# Tâche demandée A:
Relevez, dans le document source, tous les soupçons que les contempteurs font peser sur les francs-maçons.
# Tâche demandée B:
Restituez à l'identique le passage du document source qui va de « Obligation est donc » jusqu'à « à tout crin. ».

Obligation est donc faite aux invités de se laver les mains et de se
soumettre à une prise de température au ThermoFlash avant d’accéder à la
salle de conférence.
Depuis la création par la Grande Loge de France (GLF) à Saint-Louis du Sénégal, en 1781, de « Saint-Jacques des vrais amis rassemblés »,
première loge sur le continent, la franc-maçonnerie n’a cessé d’être un
sujet d’attraction, d’interrogations, voire de controverses. Le grand
public et une partie des médias prêtent aux « fils de la Lumière » une
influence, sinon des pouvoirs pharaoniques, une forte propension à
l’affairisme et, non sans raison, un opportunisme politique à tout crin.
Ces contempteurs les soupçonnent de comploter contre la sécurité de
l’Etat, d’être une secte, sinon de se livrer, à l’abri des temples, à
des rites sataniques. « Ces accusations ne sont pas toutes dénuées de fondement, les francs-maçons n’étant pas exempts de tout reproche »,
explique au téléphone l’universitaire Oumou
Kouyaté. Enseignante-chercheure à l’Université Félix-Houphouët-Boigny et
à l’Ecole des Hautes Etudes en sciences sociales, à Paris, elle ne
cache pas son hostilité envers la franc-maçonnerie et son rôle en
Afrique.

# Lignes fournies:
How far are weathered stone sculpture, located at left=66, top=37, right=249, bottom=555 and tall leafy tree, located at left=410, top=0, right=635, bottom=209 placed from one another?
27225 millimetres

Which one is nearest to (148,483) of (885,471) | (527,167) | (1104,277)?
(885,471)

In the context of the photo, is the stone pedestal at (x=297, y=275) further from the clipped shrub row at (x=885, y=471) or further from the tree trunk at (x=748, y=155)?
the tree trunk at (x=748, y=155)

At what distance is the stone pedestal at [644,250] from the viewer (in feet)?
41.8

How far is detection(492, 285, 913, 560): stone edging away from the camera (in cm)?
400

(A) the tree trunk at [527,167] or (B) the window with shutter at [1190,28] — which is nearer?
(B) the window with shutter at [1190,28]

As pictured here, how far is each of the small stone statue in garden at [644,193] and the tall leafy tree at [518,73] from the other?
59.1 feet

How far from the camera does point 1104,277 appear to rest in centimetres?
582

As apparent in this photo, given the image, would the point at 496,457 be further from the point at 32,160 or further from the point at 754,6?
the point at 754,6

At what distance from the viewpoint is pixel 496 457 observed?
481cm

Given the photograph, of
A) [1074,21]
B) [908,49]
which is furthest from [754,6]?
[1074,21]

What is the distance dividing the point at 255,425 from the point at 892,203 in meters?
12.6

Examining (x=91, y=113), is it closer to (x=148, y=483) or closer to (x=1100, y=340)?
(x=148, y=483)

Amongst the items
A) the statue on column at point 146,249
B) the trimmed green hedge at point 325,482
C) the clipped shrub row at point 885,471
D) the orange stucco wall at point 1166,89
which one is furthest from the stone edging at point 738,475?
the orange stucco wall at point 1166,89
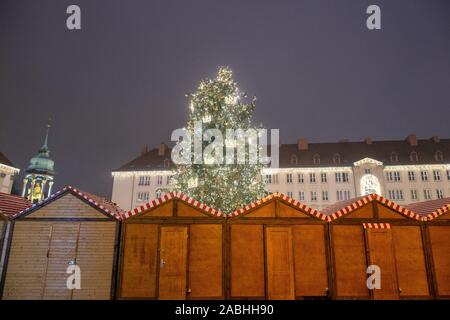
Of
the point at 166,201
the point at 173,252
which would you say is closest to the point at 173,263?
the point at 173,252

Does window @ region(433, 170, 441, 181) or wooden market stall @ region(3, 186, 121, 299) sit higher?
window @ region(433, 170, 441, 181)

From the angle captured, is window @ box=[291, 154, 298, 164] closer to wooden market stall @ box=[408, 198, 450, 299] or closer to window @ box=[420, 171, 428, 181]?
window @ box=[420, 171, 428, 181]

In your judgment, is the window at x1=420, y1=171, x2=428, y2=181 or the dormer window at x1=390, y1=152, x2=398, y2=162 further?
the dormer window at x1=390, y1=152, x2=398, y2=162

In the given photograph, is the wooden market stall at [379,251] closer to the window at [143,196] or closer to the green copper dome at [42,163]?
the green copper dome at [42,163]

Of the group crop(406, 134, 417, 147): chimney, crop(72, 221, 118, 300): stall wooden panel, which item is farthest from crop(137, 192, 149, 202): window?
crop(406, 134, 417, 147): chimney

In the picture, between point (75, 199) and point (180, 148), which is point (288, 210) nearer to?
point (75, 199)

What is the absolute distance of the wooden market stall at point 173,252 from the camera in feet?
35.3

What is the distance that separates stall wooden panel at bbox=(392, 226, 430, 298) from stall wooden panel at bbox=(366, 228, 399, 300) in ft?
0.70

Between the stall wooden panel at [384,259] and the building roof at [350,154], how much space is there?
40409mm

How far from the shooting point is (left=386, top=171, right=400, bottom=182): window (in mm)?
49312

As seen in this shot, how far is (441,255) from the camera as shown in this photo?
443 inches

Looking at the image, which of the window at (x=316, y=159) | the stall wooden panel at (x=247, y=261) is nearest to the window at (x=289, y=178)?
the window at (x=316, y=159)

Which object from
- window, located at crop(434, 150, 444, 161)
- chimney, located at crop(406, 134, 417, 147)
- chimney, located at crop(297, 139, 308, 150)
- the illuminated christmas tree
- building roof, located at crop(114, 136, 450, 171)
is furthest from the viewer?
chimney, located at crop(297, 139, 308, 150)
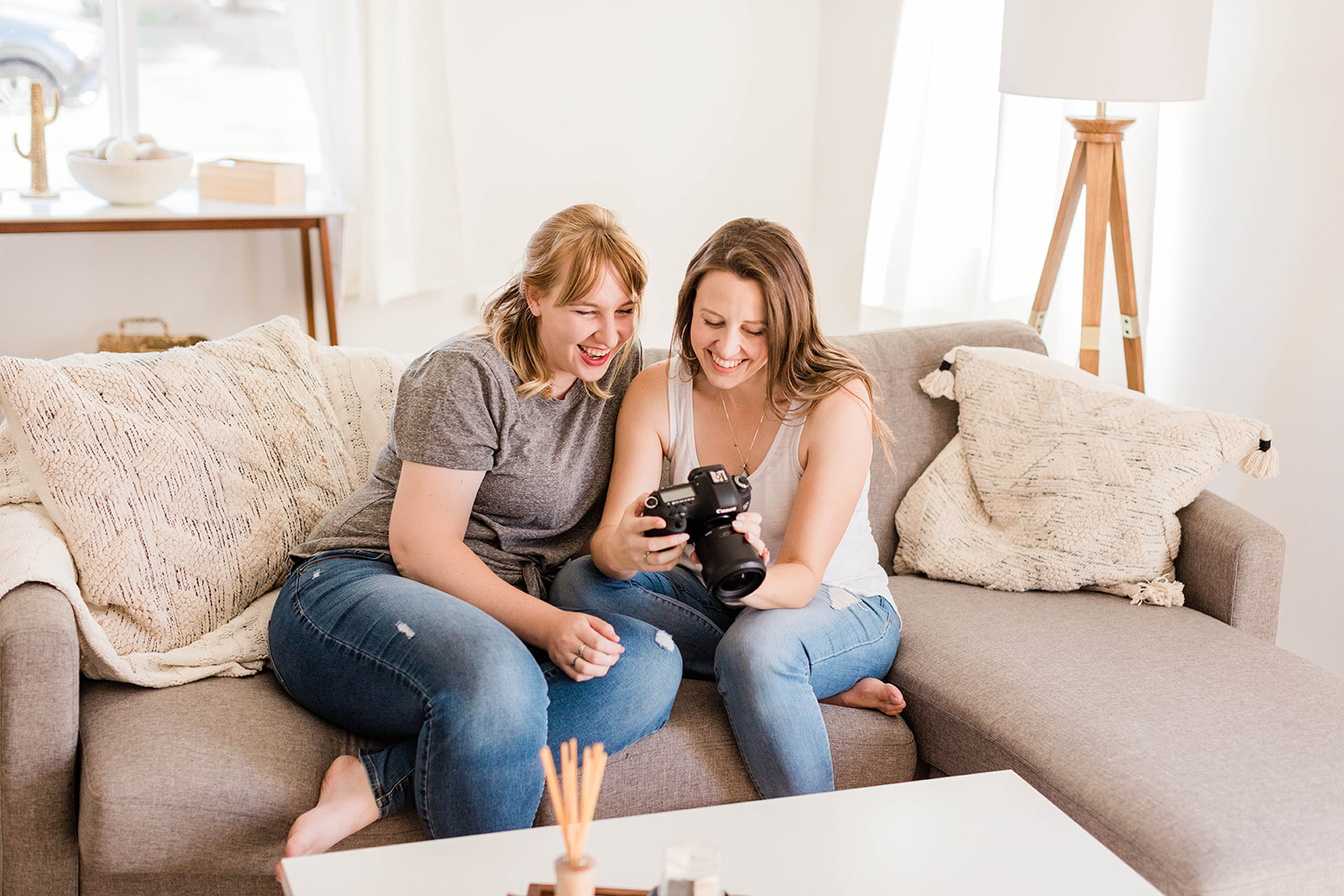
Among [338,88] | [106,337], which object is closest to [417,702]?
[106,337]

# Réponse finale A:
- comploter contre la sécurité de l'État
- être une secte
- se livrer, à l'abri des temples, à des rites sataniques

# Réponse finale B:
Obligation est donc faite aux invités de se laver les mains et de se
soumettre à une prise de température au ThermoFlash avant d’accéder à la
salle de conférence.
Depuis la création par la Grande Loge de France (GLF) à Saint-Louis du Sénégal, en 1781, de « Saint-Jacques des vrais amis rassemblés »,
première loge sur le continent, la franc-maçonnerie n’a cessé d’être un
sujet d’attraction, d’interrogations, voire de controverses. Le grand
public et une partie des médias prêtent aux « fils de la Lumière » une
influence, sinon des pouvoirs pharaoniques, une forte propension à
l’affairisme et, non sans raison, un opportunisme politique à tout crin.